Luxemburgo e Liebknecht foram capturados e mortos na noite de 15 de janeiro. Liebknecht foi fuzilado pelas costas, num parque. Luxemburgo estava em um carro quando tomou um tiro na cabeça. O corpo, jogado num canal, foi achado quatro meses depois.
No livro “Eine Leiche im Landwehrkanal” (Um Corpo no Canal Landwehr), o cientista social e cineasta Klaus Gietinger reconstruiu os crimes depois de 30 anos de pesquisa.
Ninguém jamais foi responsabilizado pelas mortes. Mesmo a imprensa liberal reproduziu a versão oficial, segundo a qual Liebknecht teria sido morto ao tentar fugir e Luxemburgo, linchada por uma multidão. “Os jornais imprimiram as mentiras que os militares espalharam”, diz o autor.

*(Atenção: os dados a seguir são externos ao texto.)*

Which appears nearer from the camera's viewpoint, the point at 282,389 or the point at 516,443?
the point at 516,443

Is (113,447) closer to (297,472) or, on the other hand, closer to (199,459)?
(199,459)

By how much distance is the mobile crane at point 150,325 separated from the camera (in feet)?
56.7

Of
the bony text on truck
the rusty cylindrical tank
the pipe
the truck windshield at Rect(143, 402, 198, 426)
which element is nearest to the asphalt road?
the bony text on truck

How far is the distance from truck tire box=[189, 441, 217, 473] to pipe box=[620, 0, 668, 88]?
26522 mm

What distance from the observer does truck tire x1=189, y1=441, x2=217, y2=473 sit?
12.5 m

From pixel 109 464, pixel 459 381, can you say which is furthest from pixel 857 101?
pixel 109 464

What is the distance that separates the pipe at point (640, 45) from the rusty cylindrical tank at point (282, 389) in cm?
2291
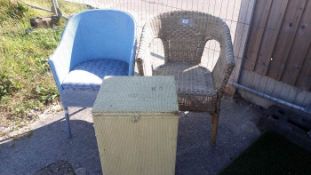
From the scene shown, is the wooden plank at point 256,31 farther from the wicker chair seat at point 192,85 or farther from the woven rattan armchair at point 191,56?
the wicker chair seat at point 192,85

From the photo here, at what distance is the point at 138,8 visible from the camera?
5.38 metres

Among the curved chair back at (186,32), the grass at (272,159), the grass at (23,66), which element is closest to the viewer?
the grass at (272,159)

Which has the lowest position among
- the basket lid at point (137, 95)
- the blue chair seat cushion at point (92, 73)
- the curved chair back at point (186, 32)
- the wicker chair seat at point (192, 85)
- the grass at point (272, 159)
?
the grass at point (272, 159)

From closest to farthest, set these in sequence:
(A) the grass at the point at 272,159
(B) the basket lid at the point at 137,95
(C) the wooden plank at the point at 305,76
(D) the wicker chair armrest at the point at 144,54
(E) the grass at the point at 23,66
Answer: (B) the basket lid at the point at 137,95
(D) the wicker chair armrest at the point at 144,54
(A) the grass at the point at 272,159
(C) the wooden plank at the point at 305,76
(E) the grass at the point at 23,66

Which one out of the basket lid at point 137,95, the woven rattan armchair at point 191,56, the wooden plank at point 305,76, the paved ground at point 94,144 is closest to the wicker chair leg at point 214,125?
the woven rattan armchair at point 191,56

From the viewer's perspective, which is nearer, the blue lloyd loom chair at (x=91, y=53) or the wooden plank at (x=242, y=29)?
the blue lloyd loom chair at (x=91, y=53)

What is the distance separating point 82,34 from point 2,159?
4.58 feet

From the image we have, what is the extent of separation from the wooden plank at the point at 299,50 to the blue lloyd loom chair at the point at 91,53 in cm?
149

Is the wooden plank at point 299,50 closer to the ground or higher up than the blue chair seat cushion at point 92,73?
higher up

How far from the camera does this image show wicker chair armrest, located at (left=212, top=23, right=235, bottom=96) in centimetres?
232

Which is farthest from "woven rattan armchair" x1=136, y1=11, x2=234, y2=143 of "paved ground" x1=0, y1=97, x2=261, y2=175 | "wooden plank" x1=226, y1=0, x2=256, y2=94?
"wooden plank" x1=226, y1=0, x2=256, y2=94

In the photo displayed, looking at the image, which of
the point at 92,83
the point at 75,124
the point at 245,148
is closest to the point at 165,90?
the point at 92,83

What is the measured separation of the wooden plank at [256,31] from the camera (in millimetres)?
2719

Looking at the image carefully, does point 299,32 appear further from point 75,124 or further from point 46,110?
point 46,110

Nas décadas seguintes, a investigação seria tomada por um emaranhado de versões.
Gietinger afirma que Luxemburgo e Liebknecht foram executados por ordem de um importante oficial chamado Waldemar Pabst, com o consentimento do comandante social-democrata Noske.
Hoje, muitos historiadores reivindicam um pedido oficial de desculpas do Partido Social-Democrata (SPD).
A agremiação, porém, parece ainda temer os fantasmas da revolução. Em nota neste mês, diz não haver prova definitiva do envolvimento de antigos correligionários nos crimes.